• **What you are asked to do**: In the blog post about the phrase "nibbled to death by ducks," how many rubber ducks were in the box Laura McCullough bought?

Showing posts with label ngrams. Show all posts
Showing posts with label ngrams. Show all posts

15 April 2026

Got Any Duck Food?


Last week I was complaining on Facebook about a number of small issues, the kind of annoyances that are sometimes called first world problems.

Example:
The company that services our furnace had called and said we were about due and would tomorrow be convenient?  We said it would be and set up an appointment for between 10 and noon.

I cleared the space around the furnace and we made sure to be home at the scheduled time.  At 12:30 we gave up and called the company. The clerk said she had no record of an appointment.  (Let me remind you: they had called us.)  She apologized and we set up an appointment for the 16th.

An hour later I received an email from them confirming our appointment – for the 13th. Right time, wrong day.

And that was how our week had gone, one stupid little annoyance after another, mostly involving companies who couldn't keep their own records straight.

I acknowledged that none of these were big problems but together they felt like being nibbled to death by ducks.

Someone wrote back delighted by the phrase and I wondered if it was possible they had not heard it before. And that got me wondering: where does it come from?

Which sent me to the Ngram Viewer. I have written about this tool before which lets you harness the power of the millions of publications scanned by Google to trace the use of a word or phrase.

The earliest reference it pulled up was from an 1813 book of proverbs: "One had as good be nibbled to death, or pecked to death by a hen."  They offer no explanation but it appears to mean that one stupid fate is as bad as another.

Two ducks.  See them both?
(On the same page the author helpfully explains that "to dine with Sir Humphrey" means to go without your dinner.  Glad we got that cleared up.)

Actually, the Viewer also pulled up a comic song from 1810 which says that if a person misbehaves with women "sic a fellow desarves to be nibbled to death by ducks, as the worm said to the fisherman."

In 1865 Thomas Mozley wrote that sitting through sermons in his childhood had given him the fidgets, which felt  like "being nibbled to death by ducks, or scraped to death with oyster shells."

In 1868 Charles Sturgeon wrote a pamphlet warning trade unionists that the government was treating them like a man who tickled his rich wives to death and said that if they follow along "you will deserve not only to be tickled to death but nibbled to death by ducks."

I finally found what was clearly the correct meaning (which is to say, mine) in an engineering magazine in 1874. The writer complained of "the old, old story:" a great man with a great idea nibbled to death by ducks.

Let's jump to modern times. Laura McCullough wrote a delightful article about the life of an academic administrator. She bought a box of 100 little rubber ducks and every time her work was interrupted she moved a duck from one box to another.  It made both her and the interrupters aware of some of the obstacles to her productivity.

• **Data section**:
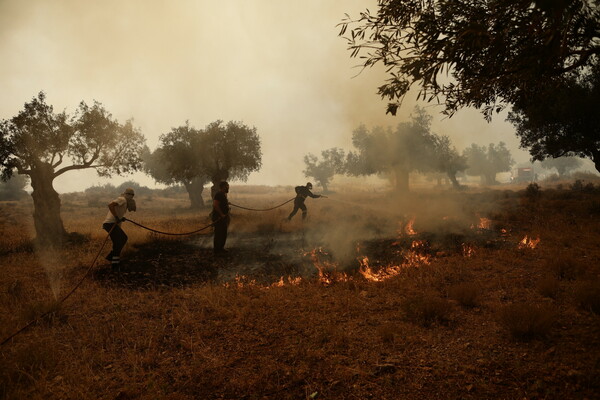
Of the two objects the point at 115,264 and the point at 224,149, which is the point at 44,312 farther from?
the point at 224,149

• **Solved problem**: 100